Robin: Hi Robin Tull with Tull Financial Group for this Financial Friday. I’m here with Ellen Anderson, our Director of Investments and we just want to talk a little bit about some of the questions that we’re getting. The first topic we want to discuss is about a recent piece I wrote about
. When you think of disruptors in the world you think of things that we’ve gone through like 9/11, the Great Recession, things like that that you didn’t expect. One of the questions that we’re getting now is “Is the election coming up a disruptor?”

Really it isn’t because we know that it comes every four years, but the questions are coming in so a few weeks ago I went into Ellen’s office and I said hey, let’s do some research on past elections and see what other sources are saying. Ellen, what came out of that research with JP Morgan and Blackrock?

Ellen: We look to see what does history tell us? What we found and we’ll show some graphics on the slides, is stocks have continued higher regardless of presidential party, so that means whether it’s the blue party or the red party – the US stock market has continued higher.


Stocks Have Continued Higher Regardless of Presidential Party


The corporations adapt, they adapt to policy change and they adapt to economic change. The other thing we saw was in election years, historically volatility has been higher and returns have been lower but what contributes to that is there’s all of these election years that had dramatic economic events.


U.S Stocks Across The Election Cycle


So you had in 2008 the Great Recession, in 2000 the technology bubble burst so that kind of skews returns and this year looking forward we had a pandemic and a recession.

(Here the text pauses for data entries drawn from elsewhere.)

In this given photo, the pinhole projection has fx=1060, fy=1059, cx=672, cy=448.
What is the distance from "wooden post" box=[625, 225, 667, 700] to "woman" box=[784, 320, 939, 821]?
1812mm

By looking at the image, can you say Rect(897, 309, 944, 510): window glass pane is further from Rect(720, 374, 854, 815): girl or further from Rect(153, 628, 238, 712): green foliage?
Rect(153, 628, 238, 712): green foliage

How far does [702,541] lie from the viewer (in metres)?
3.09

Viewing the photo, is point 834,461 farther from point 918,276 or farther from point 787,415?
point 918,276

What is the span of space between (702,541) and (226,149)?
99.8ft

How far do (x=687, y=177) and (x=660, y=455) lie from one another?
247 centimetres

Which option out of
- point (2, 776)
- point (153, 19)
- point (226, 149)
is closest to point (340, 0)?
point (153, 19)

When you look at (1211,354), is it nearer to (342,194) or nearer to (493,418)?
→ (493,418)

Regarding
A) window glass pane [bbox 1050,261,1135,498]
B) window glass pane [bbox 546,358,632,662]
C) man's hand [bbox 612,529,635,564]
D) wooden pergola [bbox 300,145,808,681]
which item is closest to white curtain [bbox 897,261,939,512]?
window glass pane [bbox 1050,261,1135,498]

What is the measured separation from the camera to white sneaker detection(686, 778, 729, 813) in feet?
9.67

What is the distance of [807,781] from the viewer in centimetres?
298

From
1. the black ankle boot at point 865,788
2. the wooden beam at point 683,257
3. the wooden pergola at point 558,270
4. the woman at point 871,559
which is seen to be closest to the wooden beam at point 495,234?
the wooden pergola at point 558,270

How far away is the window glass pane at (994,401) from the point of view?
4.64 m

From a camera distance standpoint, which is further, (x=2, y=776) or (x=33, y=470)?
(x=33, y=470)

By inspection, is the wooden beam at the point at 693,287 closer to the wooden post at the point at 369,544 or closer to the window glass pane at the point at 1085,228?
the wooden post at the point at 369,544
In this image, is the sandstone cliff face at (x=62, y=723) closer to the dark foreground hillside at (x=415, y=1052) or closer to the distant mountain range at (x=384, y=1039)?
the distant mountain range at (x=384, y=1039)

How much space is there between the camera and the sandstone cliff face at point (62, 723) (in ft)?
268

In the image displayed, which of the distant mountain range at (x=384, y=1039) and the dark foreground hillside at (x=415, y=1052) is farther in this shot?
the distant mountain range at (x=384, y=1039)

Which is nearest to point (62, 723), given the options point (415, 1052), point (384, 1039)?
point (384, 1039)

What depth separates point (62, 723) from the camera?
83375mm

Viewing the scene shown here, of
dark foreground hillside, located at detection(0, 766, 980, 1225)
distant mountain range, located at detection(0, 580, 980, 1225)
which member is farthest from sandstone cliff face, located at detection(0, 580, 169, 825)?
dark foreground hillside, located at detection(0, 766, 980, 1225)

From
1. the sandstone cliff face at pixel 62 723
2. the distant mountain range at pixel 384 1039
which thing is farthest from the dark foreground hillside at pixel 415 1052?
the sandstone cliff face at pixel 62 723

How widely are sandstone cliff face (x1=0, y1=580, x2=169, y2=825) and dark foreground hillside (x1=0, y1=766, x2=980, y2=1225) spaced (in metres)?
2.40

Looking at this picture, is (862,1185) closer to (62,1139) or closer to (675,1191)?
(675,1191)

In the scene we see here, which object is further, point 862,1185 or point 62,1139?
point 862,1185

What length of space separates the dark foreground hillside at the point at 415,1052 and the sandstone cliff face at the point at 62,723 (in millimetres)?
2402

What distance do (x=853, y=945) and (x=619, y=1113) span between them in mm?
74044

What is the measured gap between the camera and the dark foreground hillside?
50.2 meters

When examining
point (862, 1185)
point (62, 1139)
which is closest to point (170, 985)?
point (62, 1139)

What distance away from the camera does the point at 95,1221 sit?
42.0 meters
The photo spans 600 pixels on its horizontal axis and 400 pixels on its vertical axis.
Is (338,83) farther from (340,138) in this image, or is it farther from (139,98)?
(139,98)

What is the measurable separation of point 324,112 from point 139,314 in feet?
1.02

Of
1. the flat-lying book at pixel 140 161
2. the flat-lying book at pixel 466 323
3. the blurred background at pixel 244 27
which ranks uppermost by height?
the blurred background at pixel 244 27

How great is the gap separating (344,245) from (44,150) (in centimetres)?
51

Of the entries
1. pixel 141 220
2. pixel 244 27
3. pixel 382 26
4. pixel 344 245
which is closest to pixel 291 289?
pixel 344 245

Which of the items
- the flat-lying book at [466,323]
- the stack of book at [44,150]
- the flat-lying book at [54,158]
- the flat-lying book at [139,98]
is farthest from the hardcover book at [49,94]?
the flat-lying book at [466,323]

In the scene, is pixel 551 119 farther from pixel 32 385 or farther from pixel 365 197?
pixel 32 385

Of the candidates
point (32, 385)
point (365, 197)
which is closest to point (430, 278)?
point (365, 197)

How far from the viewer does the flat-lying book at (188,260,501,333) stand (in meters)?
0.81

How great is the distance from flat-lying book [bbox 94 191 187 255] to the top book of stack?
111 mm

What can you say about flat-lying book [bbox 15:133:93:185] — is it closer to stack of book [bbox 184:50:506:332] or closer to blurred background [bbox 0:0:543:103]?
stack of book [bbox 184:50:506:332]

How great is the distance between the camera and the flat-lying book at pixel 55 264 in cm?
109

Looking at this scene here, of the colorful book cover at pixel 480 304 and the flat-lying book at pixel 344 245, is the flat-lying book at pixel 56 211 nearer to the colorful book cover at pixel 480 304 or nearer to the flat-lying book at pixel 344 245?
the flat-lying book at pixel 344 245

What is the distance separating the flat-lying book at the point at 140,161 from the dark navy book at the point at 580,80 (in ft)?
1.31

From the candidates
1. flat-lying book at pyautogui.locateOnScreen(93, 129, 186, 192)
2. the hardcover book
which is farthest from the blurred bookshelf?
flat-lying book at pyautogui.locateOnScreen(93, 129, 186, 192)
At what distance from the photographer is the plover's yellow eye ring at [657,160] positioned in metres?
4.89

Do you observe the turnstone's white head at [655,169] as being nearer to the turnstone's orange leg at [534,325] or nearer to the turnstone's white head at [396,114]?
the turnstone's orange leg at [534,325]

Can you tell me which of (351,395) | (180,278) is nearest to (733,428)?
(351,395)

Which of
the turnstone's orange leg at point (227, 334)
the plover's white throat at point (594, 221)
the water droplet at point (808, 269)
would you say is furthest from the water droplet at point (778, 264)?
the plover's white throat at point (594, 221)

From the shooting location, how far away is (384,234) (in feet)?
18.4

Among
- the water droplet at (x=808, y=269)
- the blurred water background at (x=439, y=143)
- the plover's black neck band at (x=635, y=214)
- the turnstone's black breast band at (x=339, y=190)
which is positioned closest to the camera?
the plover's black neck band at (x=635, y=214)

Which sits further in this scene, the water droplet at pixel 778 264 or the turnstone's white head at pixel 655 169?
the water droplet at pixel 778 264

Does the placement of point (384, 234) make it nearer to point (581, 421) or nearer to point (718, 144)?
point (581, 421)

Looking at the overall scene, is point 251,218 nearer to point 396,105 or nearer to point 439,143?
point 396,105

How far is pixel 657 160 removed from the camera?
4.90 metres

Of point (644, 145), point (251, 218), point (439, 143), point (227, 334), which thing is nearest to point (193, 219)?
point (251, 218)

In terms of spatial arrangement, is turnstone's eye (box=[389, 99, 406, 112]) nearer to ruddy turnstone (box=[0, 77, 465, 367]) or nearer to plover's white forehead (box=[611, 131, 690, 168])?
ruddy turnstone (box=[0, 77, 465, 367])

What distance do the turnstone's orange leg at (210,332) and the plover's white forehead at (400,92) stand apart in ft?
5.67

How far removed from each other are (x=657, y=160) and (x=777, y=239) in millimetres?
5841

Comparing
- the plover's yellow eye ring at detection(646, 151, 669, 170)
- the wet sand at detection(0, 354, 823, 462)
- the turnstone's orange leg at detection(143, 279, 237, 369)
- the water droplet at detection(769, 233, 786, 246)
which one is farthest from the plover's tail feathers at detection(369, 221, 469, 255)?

Robin: What’s interesting is when you look at investing the thing that we always share is you set your asset allocation prior to any disruption or prior to any event that way you don’t say “I have to get out I can’t handle this.” People are asking the question, “should I sit on the sideline for a little while?” What’s the best response for that kind of question?

Ellen:  It’s tough because every investor is different. It depends on your comfort level, but we advise – and what I have heard you advise clients on – is to stay long term focused. If you believe in the American economy and the global economy, which we do, you have to let that drive your long-term focus, as that drives long term results. That should drive your long-term asset allocation as well. We don’t know when to get back in the market.

Robin: I see issues often with timing, we sometimes use the principle of a lifeguard at a pool. You may pick a good time to get out of the pool (get out of the market) but the difficulty is that second decision, when to get back in. So many people miss out, that can be 2%, 5% or more, and it can really affect your long-term performance.

Those are the things that we look at. What we always try to say is whoever is in office we’re going to work to make money and minimize the losses from that standpoint. That’s a good principle to have and just say okay, 12 months from now do we expect the market to be higher? Yes, we do – especially coming out of a recovery.

I hope this is helpful as it relates to the election coming up. Please call us at (757) 436-1122 or email us if you’re seeking financial advice or would like us to cover any other topic. Have a great day.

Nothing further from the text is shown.